Melalui akun media sosialnya, Andhara pernah mengungkapkan perasaannya terkait perceraian yang terjadi setelah 14 tahun menjalani bahtera rumah tangga. Proses perceraian mereka resmi berlangsung di Pengadilan Agama Cibinong pada bulan Oktober 2025.
“Meskipun kita berusaha semaksimal mungkin, pada akhirnya kami ada di frekuensi yang berbeda,” ungkap Andhara dengan nada yang penuh hampa. Kenyataan ini menunjukkan bahwa kadang, meski usaha sudah maksimal, hasilnya tetap tidak sesuai harapan.
Perjalanan Rumah Tangga yang Panjang dan Penuh Tantangan
Setelah 14 tahun menjalin pernikahan, perjalanan rumah tangga Andhara dan Bugi tidaklah mudah. Berbagai dinamika yang dihadapi seiring bertambahnya waktu sering kali menuntut mereka untuk menyesuaikan diri.
Namun, titik balik terjadi ketika keduanya merasakan bahwa upaya untuk saling memahami semakin sulit. Andhara mengungkapkan bahwa meski cinta dan usaha untuk bertahan ada, ketidakharmonisan terus mengganggu kenyamanan hidup mereka.
Sementara banyak yang menyayangkan keputusan mereka, Andhara berpendapat bahwa melanjutkan pernikahan dalam keadaan tidak harmonis justru akan merugikan mental keduanya. “Kami hanya akan menciptakan lingkungan yang tidak sehat,” tegasnya.
Persepsi Publik dan Dukungan Sosial
Keputusan Andhara untuk bercerai tentunya menuai beragam reaksi dari publik. Banyak yang merasa kecewa, mengingat bahwa rumah tangga mereka telah berlangsung cukup lama. Dalam pernyataannya, Andhara melibatkan masyarakat dalam gambaran situasi yang dihadapinya.
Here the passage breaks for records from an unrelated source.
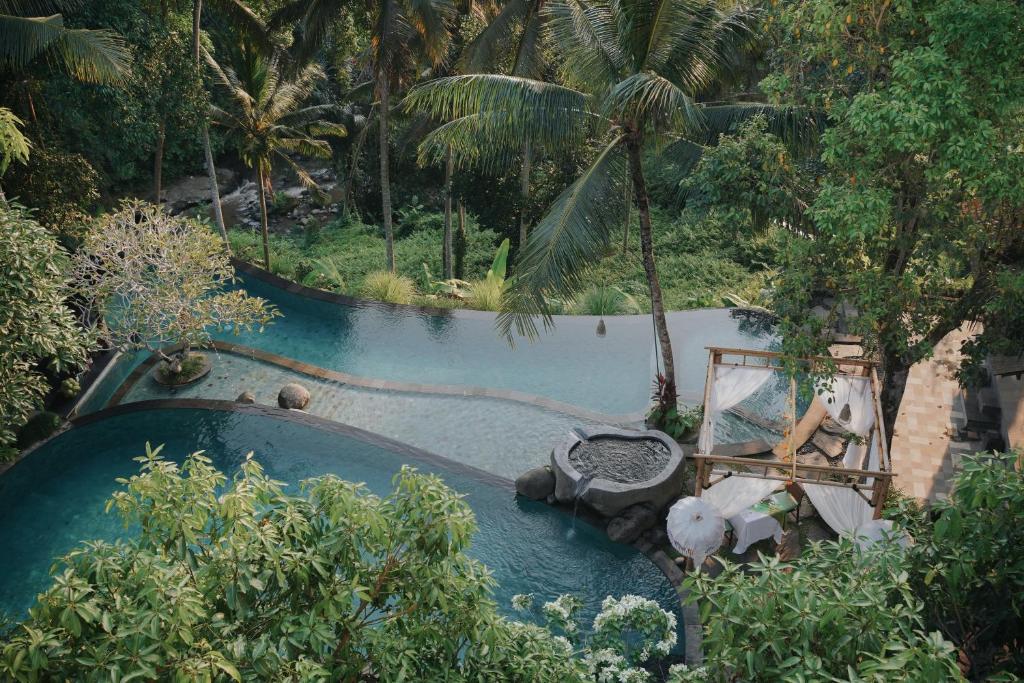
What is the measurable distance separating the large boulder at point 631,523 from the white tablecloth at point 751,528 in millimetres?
1092

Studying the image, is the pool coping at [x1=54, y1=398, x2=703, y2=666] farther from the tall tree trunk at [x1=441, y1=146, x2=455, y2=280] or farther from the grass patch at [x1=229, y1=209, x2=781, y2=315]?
the tall tree trunk at [x1=441, y1=146, x2=455, y2=280]

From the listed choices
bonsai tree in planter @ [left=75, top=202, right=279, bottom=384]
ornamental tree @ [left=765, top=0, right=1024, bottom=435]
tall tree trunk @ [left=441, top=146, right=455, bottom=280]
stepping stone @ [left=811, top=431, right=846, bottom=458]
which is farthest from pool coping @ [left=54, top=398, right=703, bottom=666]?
tall tree trunk @ [left=441, top=146, right=455, bottom=280]

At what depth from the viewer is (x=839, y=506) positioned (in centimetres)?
938

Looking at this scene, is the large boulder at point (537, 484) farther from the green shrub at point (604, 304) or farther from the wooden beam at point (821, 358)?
the green shrub at point (604, 304)

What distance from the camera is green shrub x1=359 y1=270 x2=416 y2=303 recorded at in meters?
17.5

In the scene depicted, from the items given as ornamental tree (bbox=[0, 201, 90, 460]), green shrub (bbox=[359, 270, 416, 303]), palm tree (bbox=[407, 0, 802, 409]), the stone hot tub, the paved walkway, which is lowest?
green shrub (bbox=[359, 270, 416, 303])

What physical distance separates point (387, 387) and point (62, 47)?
6940mm

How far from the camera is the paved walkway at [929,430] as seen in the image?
11367mm

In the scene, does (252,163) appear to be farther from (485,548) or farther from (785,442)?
(785,442)

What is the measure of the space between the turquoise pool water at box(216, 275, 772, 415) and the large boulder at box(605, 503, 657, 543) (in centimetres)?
298

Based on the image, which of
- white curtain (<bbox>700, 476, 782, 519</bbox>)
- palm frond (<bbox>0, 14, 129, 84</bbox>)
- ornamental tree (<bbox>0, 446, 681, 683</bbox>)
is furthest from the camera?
palm frond (<bbox>0, 14, 129, 84</bbox>)

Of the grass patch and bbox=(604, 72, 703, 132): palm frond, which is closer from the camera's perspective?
bbox=(604, 72, 703, 132): palm frond

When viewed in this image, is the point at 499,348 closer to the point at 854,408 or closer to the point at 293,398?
the point at 293,398

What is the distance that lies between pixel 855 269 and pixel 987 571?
17.4 ft
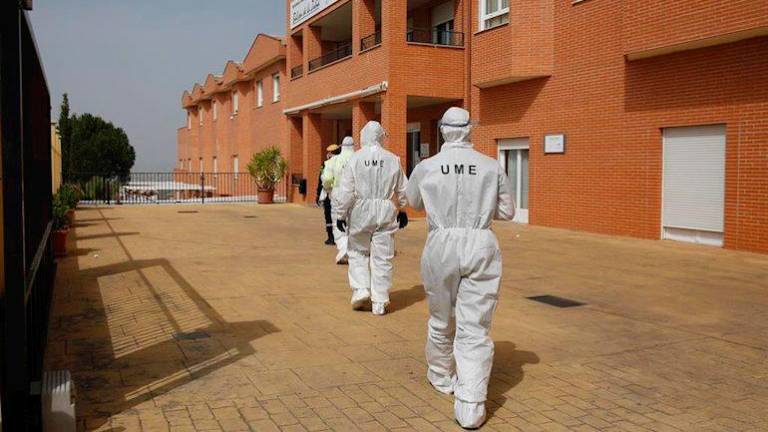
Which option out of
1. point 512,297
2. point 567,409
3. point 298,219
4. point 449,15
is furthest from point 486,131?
point 567,409

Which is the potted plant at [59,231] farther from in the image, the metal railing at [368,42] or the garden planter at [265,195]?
the garden planter at [265,195]

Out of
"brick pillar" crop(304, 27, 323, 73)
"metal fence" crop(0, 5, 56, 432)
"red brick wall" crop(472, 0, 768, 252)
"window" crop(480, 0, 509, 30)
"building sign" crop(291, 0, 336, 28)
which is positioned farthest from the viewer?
"brick pillar" crop(304, 27, 323, 73)

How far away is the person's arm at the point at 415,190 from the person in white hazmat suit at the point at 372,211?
224cm

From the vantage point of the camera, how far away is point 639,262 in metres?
11.4

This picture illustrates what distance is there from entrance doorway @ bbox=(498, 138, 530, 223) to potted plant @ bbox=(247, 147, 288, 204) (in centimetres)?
1087

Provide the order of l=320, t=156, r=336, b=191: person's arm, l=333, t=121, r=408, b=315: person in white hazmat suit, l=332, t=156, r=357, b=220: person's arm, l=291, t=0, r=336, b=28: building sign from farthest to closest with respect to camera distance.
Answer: l=291, t=0, r=336, b=28: building sign → l=320, t=156, r=336, b=191: person's arm → l=332, t=156, r=357, b=220: person's arm → l=333, t=121, r=408, b=315: person in white hazmat suit

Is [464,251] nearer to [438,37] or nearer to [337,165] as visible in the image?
[337,165]

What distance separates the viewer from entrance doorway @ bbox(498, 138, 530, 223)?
18844 mm

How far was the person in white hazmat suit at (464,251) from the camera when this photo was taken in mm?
4340

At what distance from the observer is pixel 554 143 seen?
1734 cm

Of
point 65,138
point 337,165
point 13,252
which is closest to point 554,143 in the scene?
point 337,165

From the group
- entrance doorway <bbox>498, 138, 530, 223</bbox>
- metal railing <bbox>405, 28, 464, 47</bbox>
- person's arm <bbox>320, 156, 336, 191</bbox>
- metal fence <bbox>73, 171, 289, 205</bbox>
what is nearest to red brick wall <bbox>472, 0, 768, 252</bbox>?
entrance doorway <bbox>498, 138, 530, 223</bbox>

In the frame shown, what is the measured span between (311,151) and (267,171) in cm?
224

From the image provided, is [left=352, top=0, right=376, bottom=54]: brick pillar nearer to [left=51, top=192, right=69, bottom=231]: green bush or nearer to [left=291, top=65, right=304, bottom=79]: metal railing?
[left=291, top=65, right=304, bottom=79]: metal railing
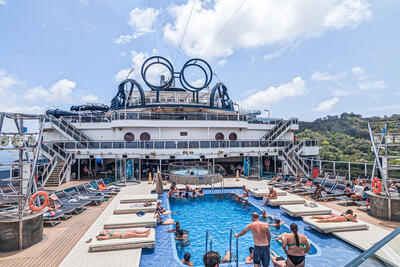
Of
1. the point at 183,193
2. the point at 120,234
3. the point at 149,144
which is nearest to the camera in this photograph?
the point at 120,234

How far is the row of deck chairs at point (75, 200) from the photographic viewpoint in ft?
34.3

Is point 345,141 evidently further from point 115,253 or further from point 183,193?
point 115,253

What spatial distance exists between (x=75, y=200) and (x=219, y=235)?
812 centimetres

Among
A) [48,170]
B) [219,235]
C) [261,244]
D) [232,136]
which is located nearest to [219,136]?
[232,136]

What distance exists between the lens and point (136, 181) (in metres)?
20.8

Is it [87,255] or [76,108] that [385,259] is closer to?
[87,255]

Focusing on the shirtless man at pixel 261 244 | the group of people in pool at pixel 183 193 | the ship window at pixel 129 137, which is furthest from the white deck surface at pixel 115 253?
the ship window at pixel 129 137

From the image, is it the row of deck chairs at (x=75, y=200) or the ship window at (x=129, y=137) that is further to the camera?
the ship window at (x=129, y=137)

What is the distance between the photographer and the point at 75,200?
498 inches

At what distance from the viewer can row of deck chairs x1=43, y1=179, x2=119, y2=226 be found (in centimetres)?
1044

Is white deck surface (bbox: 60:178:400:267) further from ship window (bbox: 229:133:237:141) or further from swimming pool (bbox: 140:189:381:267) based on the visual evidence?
ship window (bbox: 229:133:237:141)

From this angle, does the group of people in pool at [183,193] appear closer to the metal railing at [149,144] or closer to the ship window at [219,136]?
the metal railing at [149,144]

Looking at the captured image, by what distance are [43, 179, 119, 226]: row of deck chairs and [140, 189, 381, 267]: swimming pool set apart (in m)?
4.06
Tak sedikit yang memberikan dukungan moral, menyadari bahwa perjalanan setiap pasangan tidak selalu mulus. Ia menjelaskan, keputusan ini diambil demi kebaikan bersama, meski pahit untuk dirasakan.
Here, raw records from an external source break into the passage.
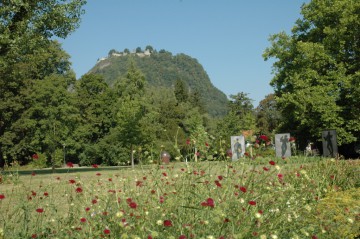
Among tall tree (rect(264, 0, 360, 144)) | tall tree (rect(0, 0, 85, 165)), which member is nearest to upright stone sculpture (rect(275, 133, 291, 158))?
tall tree (rect(264, 0, 360, 144))

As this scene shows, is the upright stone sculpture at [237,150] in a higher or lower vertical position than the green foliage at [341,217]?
higher

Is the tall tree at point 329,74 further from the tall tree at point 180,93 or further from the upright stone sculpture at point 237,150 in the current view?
the tall tree at point 180,93

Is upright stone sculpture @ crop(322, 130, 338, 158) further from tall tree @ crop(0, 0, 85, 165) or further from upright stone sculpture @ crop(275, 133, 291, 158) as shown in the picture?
tall tree @ crop(0, 0, 85, 165)

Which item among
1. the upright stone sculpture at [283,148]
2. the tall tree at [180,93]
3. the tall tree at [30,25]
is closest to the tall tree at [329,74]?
the upright stone sculpture at [283,148]

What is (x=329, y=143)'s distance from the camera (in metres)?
23.3

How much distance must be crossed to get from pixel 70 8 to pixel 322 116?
1934 cm

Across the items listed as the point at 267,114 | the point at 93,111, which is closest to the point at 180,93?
the point at 267,114

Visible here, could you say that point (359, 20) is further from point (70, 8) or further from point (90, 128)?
point (90, 128)

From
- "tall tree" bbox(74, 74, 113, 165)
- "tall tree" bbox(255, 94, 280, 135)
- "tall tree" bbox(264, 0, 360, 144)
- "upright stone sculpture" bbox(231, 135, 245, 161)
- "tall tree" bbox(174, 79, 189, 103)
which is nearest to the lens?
"upright stone sculpture" bbox(231, 135, 245, 161)

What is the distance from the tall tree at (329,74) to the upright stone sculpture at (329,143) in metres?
6.57

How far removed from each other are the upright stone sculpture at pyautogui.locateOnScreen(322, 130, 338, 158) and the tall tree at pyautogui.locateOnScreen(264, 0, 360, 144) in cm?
657

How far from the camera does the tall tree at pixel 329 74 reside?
2995 centimetres

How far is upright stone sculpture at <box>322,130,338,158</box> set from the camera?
23109 millimetres

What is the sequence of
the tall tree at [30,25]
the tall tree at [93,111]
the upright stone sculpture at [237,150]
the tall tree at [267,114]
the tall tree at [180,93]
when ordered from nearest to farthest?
1. the upright stone sculpture at [237,150]
2. the tall tree at [30,25]
3. the tall tree at [93,111]
4. the tall tree at [267,114]
5. the tall tree at [180,93]
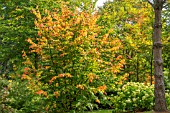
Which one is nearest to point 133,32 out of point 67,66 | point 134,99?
point 134,99

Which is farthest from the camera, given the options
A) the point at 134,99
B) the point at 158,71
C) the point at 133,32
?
the point at 133,32

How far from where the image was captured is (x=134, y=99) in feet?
33.4

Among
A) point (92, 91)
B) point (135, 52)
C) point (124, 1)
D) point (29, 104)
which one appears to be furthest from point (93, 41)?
point (124, 1)

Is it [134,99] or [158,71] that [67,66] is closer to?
[158,71]

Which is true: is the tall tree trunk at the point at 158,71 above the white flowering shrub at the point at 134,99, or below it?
above

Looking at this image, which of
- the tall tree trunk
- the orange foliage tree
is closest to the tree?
the tall tree trunk

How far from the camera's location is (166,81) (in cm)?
1387

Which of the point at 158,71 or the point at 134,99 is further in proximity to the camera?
the point at 134,99

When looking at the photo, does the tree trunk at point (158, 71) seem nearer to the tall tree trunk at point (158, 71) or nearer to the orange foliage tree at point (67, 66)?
the tall tree trunk at point (158, 71)

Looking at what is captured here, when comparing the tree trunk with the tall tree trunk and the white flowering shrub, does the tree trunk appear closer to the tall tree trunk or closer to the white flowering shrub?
the tall tree trunk

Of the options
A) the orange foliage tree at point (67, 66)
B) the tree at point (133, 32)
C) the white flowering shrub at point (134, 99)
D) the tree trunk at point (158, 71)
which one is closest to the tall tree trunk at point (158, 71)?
the tree trunk at point (158, 71)

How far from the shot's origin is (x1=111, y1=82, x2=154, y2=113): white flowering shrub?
10.3 meters

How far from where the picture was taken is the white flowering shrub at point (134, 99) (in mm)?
10289

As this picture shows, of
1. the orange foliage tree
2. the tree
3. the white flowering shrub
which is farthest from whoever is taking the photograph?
the tree
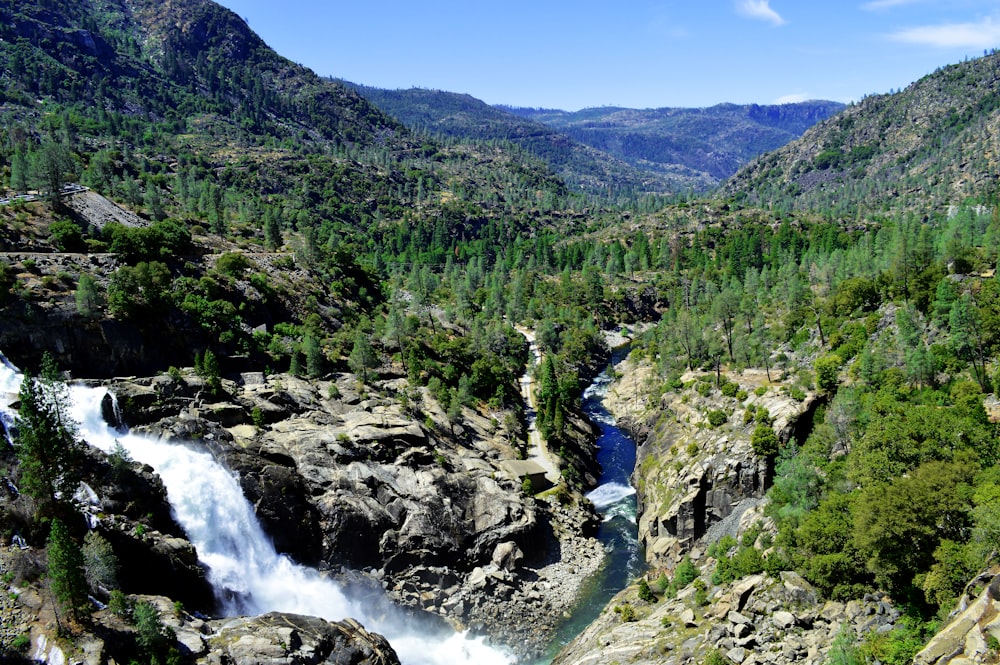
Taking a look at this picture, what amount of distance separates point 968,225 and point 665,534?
141 meters

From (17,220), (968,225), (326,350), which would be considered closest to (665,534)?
(326,350)

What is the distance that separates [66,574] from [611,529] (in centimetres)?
6577

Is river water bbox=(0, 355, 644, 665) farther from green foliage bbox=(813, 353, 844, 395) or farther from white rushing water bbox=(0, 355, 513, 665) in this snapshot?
Answer: green foliage bbox=(813, 353, 844, 395)

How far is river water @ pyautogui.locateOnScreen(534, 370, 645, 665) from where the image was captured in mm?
70875

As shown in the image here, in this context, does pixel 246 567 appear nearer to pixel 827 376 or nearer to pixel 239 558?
A: pixel 239 558

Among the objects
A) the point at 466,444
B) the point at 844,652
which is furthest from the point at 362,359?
the point at 844,652

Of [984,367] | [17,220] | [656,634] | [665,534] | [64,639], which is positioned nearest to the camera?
[64,639]

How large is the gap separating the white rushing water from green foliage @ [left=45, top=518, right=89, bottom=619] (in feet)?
58.4

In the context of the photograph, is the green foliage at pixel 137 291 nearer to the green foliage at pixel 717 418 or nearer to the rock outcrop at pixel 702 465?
the rock outcrop at pixel 702 465

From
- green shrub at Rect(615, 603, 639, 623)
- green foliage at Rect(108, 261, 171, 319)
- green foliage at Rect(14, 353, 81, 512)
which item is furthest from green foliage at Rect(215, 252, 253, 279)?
green shrub at Rect(615, 603, 639, 623)

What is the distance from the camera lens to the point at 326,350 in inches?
4301

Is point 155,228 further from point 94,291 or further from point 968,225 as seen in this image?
point 968,225

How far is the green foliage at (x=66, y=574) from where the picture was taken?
4659cm

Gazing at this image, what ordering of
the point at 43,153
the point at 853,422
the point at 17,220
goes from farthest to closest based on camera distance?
the point at 43,153, the point at 17,220, the point at 853,422
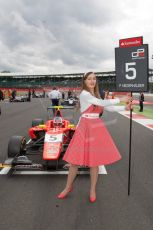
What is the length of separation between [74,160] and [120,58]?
5.20 ft

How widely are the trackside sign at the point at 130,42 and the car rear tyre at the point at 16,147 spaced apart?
2714 mm

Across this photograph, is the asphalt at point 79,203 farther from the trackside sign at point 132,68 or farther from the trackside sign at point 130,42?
the trackside sign at point 130,42

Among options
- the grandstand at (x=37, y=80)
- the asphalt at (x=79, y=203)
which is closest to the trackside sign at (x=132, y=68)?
the asphalt at (x=79, y=203)

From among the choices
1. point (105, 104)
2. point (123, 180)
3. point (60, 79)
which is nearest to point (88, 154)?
point (105, 104)

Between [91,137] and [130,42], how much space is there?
149cm

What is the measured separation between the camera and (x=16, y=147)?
5617 mm

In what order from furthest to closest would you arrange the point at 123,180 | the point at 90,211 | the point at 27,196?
1. the point at 123,180
2. the point at 27,196
3. the point at 90,211

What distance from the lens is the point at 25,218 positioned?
341 cm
Andhara mengingatkan bahwa mengalami tekanan dalam hubungan bukanlah tanda kelemahan, tetapi merupakan realitas yang harus disadari banyak orang. Sikap terbuka untuk berbagi pengalaman ini diharapkan dapat membantu pasangan lain yang mungkin menghadapi masalah serupa.
Aspek Hukum dalam Proses Perceraian mereka
Pengurusan perceraian mereka berlangsung cepat setelah adanya kesepakatan di antara keduanya. Proses hukum ini menuntut mereka melewati masa pisah rumah selama enam bulan yang merupakan syarat administratif dari pengadilan.
Dalam pandangan Andhara, kesepakatan adalah langkah penting untuk menghindari konflik berkepanjangan. “Kami ingin proses ini berjalan masing-masing dengan cara yang baik,” ujarnya.
Baik Andhara maupun Bugi menyadari bahwa keputusan ini tidak hanya melibatkan mereka, tetapi juga seluruh keluarga dan lingkungan sosial. Mereka berusaha untuk tetap saling menghormati dan menjaga hubungan yang baik meski telah berpisah.